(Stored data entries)
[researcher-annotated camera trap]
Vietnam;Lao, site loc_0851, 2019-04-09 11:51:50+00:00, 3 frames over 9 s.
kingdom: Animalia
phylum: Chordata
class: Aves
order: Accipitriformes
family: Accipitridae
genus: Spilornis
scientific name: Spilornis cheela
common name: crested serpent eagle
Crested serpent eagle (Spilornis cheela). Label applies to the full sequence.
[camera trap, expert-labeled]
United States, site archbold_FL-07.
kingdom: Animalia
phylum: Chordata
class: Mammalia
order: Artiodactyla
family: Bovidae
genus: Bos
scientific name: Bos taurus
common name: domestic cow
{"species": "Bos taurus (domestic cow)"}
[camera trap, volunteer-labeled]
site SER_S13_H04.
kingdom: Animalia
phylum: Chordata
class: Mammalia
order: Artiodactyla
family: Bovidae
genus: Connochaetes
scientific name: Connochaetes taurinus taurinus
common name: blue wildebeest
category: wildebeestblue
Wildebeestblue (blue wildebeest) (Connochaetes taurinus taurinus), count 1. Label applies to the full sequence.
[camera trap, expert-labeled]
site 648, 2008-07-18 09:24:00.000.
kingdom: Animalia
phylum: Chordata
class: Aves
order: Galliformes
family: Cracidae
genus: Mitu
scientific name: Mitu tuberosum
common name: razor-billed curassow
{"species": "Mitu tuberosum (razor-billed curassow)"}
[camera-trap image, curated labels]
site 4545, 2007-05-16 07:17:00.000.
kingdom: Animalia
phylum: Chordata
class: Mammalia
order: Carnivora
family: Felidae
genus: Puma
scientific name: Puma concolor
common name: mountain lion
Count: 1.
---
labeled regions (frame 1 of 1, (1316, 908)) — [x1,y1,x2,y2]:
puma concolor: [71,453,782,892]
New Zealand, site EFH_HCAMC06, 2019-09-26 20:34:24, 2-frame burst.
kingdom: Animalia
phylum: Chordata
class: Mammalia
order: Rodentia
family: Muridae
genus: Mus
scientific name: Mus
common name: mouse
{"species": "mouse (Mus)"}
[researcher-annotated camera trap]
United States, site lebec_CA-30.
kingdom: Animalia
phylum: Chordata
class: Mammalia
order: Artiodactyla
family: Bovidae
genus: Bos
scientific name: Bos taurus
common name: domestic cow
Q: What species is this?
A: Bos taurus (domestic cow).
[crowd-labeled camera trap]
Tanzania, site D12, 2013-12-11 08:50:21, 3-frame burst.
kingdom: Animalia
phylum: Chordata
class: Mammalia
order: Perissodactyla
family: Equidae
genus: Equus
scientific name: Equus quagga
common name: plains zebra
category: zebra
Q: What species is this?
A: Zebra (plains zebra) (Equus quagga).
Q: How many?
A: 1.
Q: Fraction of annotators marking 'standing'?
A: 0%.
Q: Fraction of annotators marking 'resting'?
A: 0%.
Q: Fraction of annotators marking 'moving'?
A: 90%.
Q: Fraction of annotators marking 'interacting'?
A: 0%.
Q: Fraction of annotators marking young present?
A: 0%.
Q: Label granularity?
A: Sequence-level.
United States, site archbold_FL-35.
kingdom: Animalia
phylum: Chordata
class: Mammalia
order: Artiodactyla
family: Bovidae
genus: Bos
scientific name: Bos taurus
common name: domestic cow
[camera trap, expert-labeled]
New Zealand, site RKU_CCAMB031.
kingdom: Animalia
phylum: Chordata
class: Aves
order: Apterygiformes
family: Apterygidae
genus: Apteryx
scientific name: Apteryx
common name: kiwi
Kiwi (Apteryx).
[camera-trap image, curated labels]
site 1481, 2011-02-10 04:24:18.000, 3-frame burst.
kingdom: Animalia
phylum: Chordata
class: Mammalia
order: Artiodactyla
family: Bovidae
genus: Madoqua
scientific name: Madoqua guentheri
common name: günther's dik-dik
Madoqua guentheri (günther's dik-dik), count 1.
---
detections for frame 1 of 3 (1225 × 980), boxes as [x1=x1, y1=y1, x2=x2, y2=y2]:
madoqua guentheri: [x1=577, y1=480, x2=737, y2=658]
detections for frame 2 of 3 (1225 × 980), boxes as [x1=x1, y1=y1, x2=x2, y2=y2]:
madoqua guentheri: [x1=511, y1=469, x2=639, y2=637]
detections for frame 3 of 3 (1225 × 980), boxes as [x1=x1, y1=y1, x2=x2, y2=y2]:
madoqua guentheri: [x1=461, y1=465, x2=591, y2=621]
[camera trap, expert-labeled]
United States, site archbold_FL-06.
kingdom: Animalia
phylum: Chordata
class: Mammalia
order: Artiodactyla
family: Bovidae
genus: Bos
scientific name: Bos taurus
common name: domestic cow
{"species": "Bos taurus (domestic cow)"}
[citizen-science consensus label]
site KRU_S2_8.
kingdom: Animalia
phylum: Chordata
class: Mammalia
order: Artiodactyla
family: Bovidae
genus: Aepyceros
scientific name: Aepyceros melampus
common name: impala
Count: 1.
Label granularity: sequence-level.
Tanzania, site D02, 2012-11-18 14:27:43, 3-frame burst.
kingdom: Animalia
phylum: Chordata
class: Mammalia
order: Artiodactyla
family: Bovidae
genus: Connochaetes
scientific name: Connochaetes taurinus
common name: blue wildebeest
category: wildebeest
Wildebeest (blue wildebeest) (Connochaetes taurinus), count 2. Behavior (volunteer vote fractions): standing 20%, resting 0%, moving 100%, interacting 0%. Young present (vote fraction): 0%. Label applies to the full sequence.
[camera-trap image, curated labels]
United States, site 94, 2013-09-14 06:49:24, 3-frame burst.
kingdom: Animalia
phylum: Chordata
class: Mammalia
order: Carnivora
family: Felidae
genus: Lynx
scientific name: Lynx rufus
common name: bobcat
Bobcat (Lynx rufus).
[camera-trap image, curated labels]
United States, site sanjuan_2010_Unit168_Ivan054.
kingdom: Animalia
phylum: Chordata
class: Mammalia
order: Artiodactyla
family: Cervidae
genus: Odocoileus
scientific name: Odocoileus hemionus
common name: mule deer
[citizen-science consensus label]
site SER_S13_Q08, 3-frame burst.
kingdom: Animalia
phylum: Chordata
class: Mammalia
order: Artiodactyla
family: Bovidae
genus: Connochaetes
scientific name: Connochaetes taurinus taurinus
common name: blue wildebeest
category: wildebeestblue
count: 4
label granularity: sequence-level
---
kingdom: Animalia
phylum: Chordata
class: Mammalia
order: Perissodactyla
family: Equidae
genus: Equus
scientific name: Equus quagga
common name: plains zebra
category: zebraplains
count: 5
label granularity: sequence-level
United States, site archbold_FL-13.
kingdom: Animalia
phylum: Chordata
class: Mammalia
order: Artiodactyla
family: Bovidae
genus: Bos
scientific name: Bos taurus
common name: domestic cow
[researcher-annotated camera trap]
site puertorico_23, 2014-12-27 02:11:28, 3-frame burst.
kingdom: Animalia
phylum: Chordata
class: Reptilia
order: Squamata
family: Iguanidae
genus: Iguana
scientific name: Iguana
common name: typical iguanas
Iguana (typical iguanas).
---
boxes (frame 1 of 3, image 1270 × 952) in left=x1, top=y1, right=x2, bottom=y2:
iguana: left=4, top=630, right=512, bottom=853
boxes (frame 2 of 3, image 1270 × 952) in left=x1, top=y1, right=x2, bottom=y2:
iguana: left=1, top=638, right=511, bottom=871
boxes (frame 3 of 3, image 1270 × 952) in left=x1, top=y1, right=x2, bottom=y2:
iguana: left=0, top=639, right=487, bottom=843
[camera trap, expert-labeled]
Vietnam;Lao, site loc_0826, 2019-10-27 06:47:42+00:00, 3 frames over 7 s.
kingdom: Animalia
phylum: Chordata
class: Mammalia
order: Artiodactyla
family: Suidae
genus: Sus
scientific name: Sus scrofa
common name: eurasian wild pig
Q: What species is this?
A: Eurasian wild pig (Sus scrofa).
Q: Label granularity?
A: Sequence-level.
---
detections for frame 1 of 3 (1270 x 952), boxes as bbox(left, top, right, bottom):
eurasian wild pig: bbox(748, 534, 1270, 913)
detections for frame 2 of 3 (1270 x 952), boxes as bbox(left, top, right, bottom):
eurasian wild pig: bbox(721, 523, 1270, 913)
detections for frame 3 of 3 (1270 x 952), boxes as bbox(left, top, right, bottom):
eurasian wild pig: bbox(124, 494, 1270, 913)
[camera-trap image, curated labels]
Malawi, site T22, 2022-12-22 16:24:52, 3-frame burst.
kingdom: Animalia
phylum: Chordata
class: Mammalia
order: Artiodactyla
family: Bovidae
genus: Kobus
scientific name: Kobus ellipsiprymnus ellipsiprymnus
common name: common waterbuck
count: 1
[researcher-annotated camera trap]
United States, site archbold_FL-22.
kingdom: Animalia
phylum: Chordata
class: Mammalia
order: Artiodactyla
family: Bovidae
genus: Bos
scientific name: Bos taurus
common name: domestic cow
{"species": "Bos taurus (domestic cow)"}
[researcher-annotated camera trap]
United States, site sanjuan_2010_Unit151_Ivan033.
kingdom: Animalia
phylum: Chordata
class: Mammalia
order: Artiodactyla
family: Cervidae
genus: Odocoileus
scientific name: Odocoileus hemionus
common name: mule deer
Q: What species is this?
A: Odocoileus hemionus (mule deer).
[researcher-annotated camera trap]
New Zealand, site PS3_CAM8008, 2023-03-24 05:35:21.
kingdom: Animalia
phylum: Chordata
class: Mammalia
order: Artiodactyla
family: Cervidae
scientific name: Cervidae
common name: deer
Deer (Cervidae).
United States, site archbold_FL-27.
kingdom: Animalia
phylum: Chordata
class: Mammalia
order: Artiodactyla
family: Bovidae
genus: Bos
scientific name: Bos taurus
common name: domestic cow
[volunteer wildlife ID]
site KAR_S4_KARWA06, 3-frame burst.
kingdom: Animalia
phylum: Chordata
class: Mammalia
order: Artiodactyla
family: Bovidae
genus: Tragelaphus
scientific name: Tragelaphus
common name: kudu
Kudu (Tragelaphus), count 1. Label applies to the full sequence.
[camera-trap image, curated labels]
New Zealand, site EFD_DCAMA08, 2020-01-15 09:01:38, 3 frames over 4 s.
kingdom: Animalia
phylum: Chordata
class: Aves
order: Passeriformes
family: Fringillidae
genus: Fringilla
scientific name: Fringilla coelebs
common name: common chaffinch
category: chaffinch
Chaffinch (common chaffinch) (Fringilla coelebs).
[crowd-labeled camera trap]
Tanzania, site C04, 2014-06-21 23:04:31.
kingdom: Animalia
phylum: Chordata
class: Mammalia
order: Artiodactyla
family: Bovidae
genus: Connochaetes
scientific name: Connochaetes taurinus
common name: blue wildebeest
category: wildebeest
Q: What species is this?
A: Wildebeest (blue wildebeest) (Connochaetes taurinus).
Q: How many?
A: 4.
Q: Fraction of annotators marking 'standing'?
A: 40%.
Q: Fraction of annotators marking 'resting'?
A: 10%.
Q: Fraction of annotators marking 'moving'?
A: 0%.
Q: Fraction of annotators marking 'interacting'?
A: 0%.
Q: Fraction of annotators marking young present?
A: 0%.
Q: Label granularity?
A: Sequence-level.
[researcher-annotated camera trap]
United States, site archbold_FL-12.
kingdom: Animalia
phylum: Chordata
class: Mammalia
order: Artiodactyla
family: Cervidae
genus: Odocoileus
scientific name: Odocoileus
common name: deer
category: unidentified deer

Work required:
Above are the records; from them, give again exactly the lines from the one containing "United States, site archbold_FL-22." to the one containing "common name: common chaffinch", both lines included, and nothing more.

Task response:
United States, site archbold_FL-22.
kingdom: Animalia
phylum: Chordata
class: Mammalia
order: Artiodactyla
family: Bovidae
genus: Bos
scientific name: Bos taurus
common name: domestic cow
{"species": "Bos taurus (domestic cow)"}
[researcher-annotated camera trap]
United States, site sanjuan_2010_Unit151_Ivan033.
kingdom: Animalia
phylum: Chordata
class: Mammalia
order: Artiodactyla
family: Cervidae
genus: Odocoileus
scientific name: Odocoileus hemionus
common name: mule deer
Q: What species is this?
A: Odocoileus hemionus (mule deer).
[researcher-annotated camera trap]
New Zealand, site PS3_CAM8008, 2023-03-24 05:35:21.
kingdom: Animalia
phylum: Chordata
class: Mammalia
order: Artiodactyla
family: Cervidae
scientific name: Cervidae
common name: deer
Deer (Cervidae).
United States, site archbold_FL-27.
kingdom: Animalia
phylum: Chordata
class: Mammalia
order: Artiodactyla
family: Bovidae
genus: Bos
scientific name: Bos taurus
common name: domestic cow
[volunteer wildlife ID]
site KAR_S4_KARWA06, 3-frame burst.
kingdom: Animalia
phylum: Chordata
class: Mammalia
order: Artiodactyla
family: Bovidae
genus: Tragelaphus
scientific name: Tragelaphus
common name: kudu
Kudu (Tragelaphus), count 1. Label applies to the full sequence.
[camera-trap image, curated labels]
New Zealand, site EFD_DCAMA08, 2020-01-15 09:01:38, 3 frames over 4 s.
kingdom: Animalia
phylum: Chordata
class: Aves
order: Passeriformes
family: Fringillidae
genus: Fringilla
scientific name: Fringilla coelebs
common name: common chaffinch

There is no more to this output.